Aliens Amongst Us
- The Silver Lake Files
- Nov 1, 2025
- 3 min read
Updated: Dec 13, 2025

FILE #: SLF-003
Case Status: Unsolved
Filed By: Juxtapose
Date of Occurrence: 10/20/2025
Location: Ivan Hill Stairs
FIELD NOTES
Incident:
One 1980’s Toyota Celica reported idling on Ivan Hill Terrace, packed with aliens, traversing upwards toward cultural assimilation.
Anomaly Classification:
Extraterrestrial Sighting, Illegal Immigration
Risk Assessment:
3/10
Witness Statements / Recovered Evidence:
“How in the world did they fit so many of 'em into the back seat?”
Summary
I got the tip from one of my sources at the station.
“The guy's a total wacko,” the Sergeant said with a smirk. “He should be right up your alley.”
Once I found the address, my eyes landed on a red lacquered door nestled in ivy halfway up the Ivan Hill stairs, a true Los Angeles anomaly.
A home surveillance camera stared down at me from the trellis as I leaned into the buzzer. A minute later, the door cracked open revealing an old man reminiscent of Willy Nelson, demanding identification, which I dutifully provided.
“Are you Bob *****?”
“What’s it to 'ya?” he sneered.
“I’m responding to a report regarding…little green men and a red Toyota Celica?”
He looked me up and down.
“I'm waiting for the cops.”
“Yeah, well, I’m the best you’ve got,” I told him.
He sized me up for a long moment before opening the door, revealing his bleach-stained bathrobe and a Super Soaker 5000 clutched firmly in his right hand.

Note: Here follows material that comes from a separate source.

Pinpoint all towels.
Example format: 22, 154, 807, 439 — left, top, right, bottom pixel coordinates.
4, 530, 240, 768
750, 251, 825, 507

“Come on,” he told me. “Get inside.”
According to Bob, on the evening of October 20th a battered economy car idled on Ivan Hill Terrace at the base of the stairs. Defying all logic, 7-10 little green men with bulbous heads and gentile frames unloaded from the backseat. Even stranger, he claimed they shape-shifted into human forms as they climbed the stairs. Allegedly, their ascension to Ivan Hill Drive washed them clean with economic privilege, leaving their alien origins virtually indistinguishable from the common passerby.
“Here, I have proof!”
After digging in his robe’s pocket, he handed me a grainy, low-resolution photograph (possibly doctored) of atypical extraterrestrials circa 1996, anthropomorphizing with every step as they mounted the steps (see picture).
His story was as consistent as he was predictable. He spoke to me in front of a wall adorned with the call-signs of a true, hard-boiled conspiracy theorist: QAnon propaganda, random newspaper clippings and strings or red yarns, presumably connecting the dots. The centerpiece: a framed poster of the X-Files, bearing the autograph of David Duchovny himself (authenticity doubtful).
Bob said this wasn’t his first run in with an alien race. In fact, he claimed to have been abducted four times since 1970.
Never again, he said. Showing off, he switched on a pair of flood lights equipped with 300 watt high-intensity daylight bulbs.
“They hate the light. That and the bleach. That’s what’s loaded in this sucker,” he told me as he patted his oversized vintage squirt gun. “When they come back, I’ll be ready.”
After listening to him stray from one conspiracy theory to the next, I politely excused myself. Back in the night, I sighed deeply with relief.
Unlike the cops—V.A.N.I.S.H. will respond to every call, crazy as they may be.
Why? Because, of one thing, I am certain:
Strange things are a’foot at the Silver Lake.